To do.
Rewrite the lines below, changing every "dark water" to "murky water" and leaving everything else untouched.

***** Material shown

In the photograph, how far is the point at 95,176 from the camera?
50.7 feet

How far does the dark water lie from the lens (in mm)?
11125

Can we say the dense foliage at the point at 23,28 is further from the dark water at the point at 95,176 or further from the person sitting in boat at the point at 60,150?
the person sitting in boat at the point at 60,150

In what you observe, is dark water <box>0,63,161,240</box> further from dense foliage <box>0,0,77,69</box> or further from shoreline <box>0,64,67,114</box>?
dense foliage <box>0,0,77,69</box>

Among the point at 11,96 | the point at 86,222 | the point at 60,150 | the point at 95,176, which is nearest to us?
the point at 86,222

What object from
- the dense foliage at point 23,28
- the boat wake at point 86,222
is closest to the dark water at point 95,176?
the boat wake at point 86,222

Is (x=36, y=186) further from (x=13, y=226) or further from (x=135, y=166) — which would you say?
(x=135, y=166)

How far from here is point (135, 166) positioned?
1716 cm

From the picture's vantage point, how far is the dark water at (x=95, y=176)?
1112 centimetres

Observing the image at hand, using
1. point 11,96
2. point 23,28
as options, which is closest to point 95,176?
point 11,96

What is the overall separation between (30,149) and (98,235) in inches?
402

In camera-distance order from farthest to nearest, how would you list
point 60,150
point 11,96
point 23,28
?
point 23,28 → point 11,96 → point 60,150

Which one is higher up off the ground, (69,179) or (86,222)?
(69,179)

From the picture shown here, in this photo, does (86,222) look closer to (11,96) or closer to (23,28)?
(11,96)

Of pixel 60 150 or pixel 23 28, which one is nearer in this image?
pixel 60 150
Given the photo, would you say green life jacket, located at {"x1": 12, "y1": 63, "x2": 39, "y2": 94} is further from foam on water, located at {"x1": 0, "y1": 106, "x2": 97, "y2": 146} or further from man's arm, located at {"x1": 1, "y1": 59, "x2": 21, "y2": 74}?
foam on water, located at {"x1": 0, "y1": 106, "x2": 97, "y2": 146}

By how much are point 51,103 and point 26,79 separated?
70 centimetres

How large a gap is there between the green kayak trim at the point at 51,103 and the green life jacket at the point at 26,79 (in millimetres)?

**********

Answer for the task.
In the photograph, how far is the point at 95,176 from the camera?
50.7 feet

How far does the murky water lie from the lens (in mm)?
11125

Can we say the dense foliage at the point at 23,28 is further from the murky water at the point at 95,176 or further from the person sitting in boat at the point at 60,150?
the person sitting in boat at the point at 60,150

In what you observe, is murky water <box>0,63,161,240</box> further from dense foliage <box>0,0,77,69</box> or further from shoreline <box>0,64,67,114</box>?
dense foliage <box>0,0,77,69</box>

Among the point at 11,96 | the point at 86,222 | the point at 60,150 | the point at 95,176, which is nearest to us?
the point at 86,222

What object from
- the dense foliage at point 23,28
- the boat wake at point 86,222
is closest to the murky water at point 95,176?
the boat wake at point 86,222

Is (x=36, y=186) further from (x=13, y=226) or further from (x=135, y=166) — which would you say?
(x=135, y=166)

How far from here is point (135, 166) positioned?
1716 cm

From the picture's vantage point, how far is the murky water at (x=95, y=176)?
1112 centimetres

Observing the image at hand, using
1. point 11,96
2. point 23,28
as options, which is closest to point 95,176?
point 11,96

What is the overall separation between (30,149) and (98,235) in inches?
402

In camera-distance order from farthest to nearest, how would you list
point 60,150
point 11,96
point 23,28
?
point 23,28 → point 11,96 → point 60,150

Which one is higher up off the ground, (69,179) or (86,222)?
(69,179)

From the picture shown here, in this photo, does (86,222) look closer to (11,96) or closer to (23,28)?
(11,96)

Of pixel 60 150 or pixel 23 28, which one is nearer in this image?
pixel 60 150
Given the photo, would you say green life jacket, located at {"x1": 12, "y1": 63, "x2": 39, "y2": 94} is further from foam on water, located at {"x1": 0, "y1": 106, "x2": 97, "y2": 146} or further from man's arm, located at {"x1": 1, "y1": 59, "x2": 21, "y2": 74}?
foam on water, located at {"x1": 0, "y1": 106, "x2": 97, "y2": 146}

By how much are point 51,103 and point 26,79 separated?
70 centimetres

How large a gap is there between the green kayak trim at the point at 51,103 and the green life jacket at the point at 26,79 (in millimetres)?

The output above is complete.